((

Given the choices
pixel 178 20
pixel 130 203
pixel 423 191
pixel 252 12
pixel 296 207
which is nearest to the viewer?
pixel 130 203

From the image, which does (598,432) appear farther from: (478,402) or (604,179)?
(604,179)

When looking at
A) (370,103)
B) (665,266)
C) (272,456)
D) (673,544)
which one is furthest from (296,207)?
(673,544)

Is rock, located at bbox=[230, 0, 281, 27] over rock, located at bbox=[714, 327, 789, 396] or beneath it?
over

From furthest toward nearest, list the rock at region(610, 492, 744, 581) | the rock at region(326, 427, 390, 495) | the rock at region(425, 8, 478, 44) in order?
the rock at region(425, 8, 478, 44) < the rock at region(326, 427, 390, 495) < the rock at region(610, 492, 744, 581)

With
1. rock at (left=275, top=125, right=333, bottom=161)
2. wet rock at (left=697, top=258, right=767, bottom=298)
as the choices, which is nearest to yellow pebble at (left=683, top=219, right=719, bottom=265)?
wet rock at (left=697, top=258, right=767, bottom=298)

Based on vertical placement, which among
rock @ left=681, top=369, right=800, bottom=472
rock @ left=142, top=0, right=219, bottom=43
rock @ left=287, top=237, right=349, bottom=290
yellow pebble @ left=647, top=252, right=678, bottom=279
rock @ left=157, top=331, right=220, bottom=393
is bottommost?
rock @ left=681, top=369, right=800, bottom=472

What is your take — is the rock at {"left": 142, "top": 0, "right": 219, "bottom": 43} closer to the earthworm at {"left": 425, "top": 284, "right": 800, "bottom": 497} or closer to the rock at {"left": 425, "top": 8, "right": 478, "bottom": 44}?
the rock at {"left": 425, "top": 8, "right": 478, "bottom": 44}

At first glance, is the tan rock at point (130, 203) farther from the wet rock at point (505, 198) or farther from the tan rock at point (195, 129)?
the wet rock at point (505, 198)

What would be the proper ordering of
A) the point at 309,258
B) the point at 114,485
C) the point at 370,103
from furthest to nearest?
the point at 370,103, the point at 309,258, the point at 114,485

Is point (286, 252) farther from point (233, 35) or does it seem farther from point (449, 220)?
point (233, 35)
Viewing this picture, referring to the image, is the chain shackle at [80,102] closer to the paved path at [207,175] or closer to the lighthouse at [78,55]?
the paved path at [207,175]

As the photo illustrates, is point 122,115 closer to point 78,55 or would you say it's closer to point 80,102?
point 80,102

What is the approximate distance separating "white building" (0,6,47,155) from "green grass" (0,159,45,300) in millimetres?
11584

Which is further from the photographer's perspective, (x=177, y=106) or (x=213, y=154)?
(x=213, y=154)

))

### WHAT YOU ARE ASKED TO DO:
Reproduce all of the records above verbatim, line for line, with nothing added or left out.

### EXERCISE OUTPUT:
Given the choices
pixel 178 20
pixel 130 203
pixel 423 191
pixel 252 12
pixel 296 207
which is nearest to the viewer?
pixel 130 203

From the image, which does (598,432) appear farther from: (478,402) or (604,179)?
(604,179)

When looking at
A) (370,103)
B) (665,266)
C) (272,456)
D) (673,544)
which one is furthest from (296,207)?
(673,544)

Is rock, located at bbox=[230, 0, 281, 27] over rock, located at bbox=[714, 327, 789, 396] or beneath it?
over

From furthest toward nearest, list the rock at region(610, 492, 744, 581) | the rock at region(326, 427, 390, 495) | the rock at region(425, 8, 478, 44) in order?
the rock at region(425, 8, 478, 44) < the rock at region(326, 427, 390, 495) < the rock at region(610, 492, 744, 581)

With
1. rock at (left=275, top=125, right=333, bottom=161)
2. wet rock at (left=697, top=258, right=767, bottom=298)
as the choices, which is nearest to yellow pebble at (left=683, top=219, right=719, bottom=265)?
wet rock at (left=697, top=258, right=767, bottom=298)

Based on vertical placement, which among
rock @ left=681, top=369, right=800, bottom=472
rock @ left=142, top=0, right=219, bottom=43
rock @ left=287, top=237, right=349, bottom=290
yellow pebble @ left=647, top=252, right=678, bottom=279
rock @ left=157, top=331, right=220, bottom=393
is bottommost?
rock @ left=681, top=369, right=800, bottom=472

What is your take — is the rock at {"left": 142, "top": 0, "right": 219, "bottom": 43} closer to the earthworm at {"left": 425, "top": 284, "right": 800, "bottom": 497} or closer to the rock at {"left": 425, "top": 8, "right": 478, "bottom": 44}?
the rock at {"left": 425, "top": 8, "right": 478, "bottom": 44}

At first glance, is the tan rock at point (130, 203) farther from the wet rock at point (505, 198) or farther from the tan rock at point (195, 129)?
the wet rock at point (505, 198)

What would be the proper ordering of
A) the point at 309,258
B) the point at 114,485
C) the point at 370,103
from furthest to nearest?
the point at 370,103, the point at 309,258, the point at 114,485

Is point (286, 252) farther from point (233, 35) or does it seem farther from point (449, 220)?
point (233, 35)
Viewing this picture, referring to the image, is the chain shackle at [80,102] closer to the paved path at [207,175] or closer to the lighthouse at [78,55]?
the paved path at [207,175]

As the photo illustrates, is point 122,115 closer to point 78,55 or would you say it's closer to point 80,102?
point 80,102

What is the approximate distance separating "white building" (0,6,47,155) from "green grass" (0,159,45,300) in millimetres?
11584

Which is further from the photographer's perspective, (x=177, y=106) or (x=213, y=154)?
(x=213, y=154)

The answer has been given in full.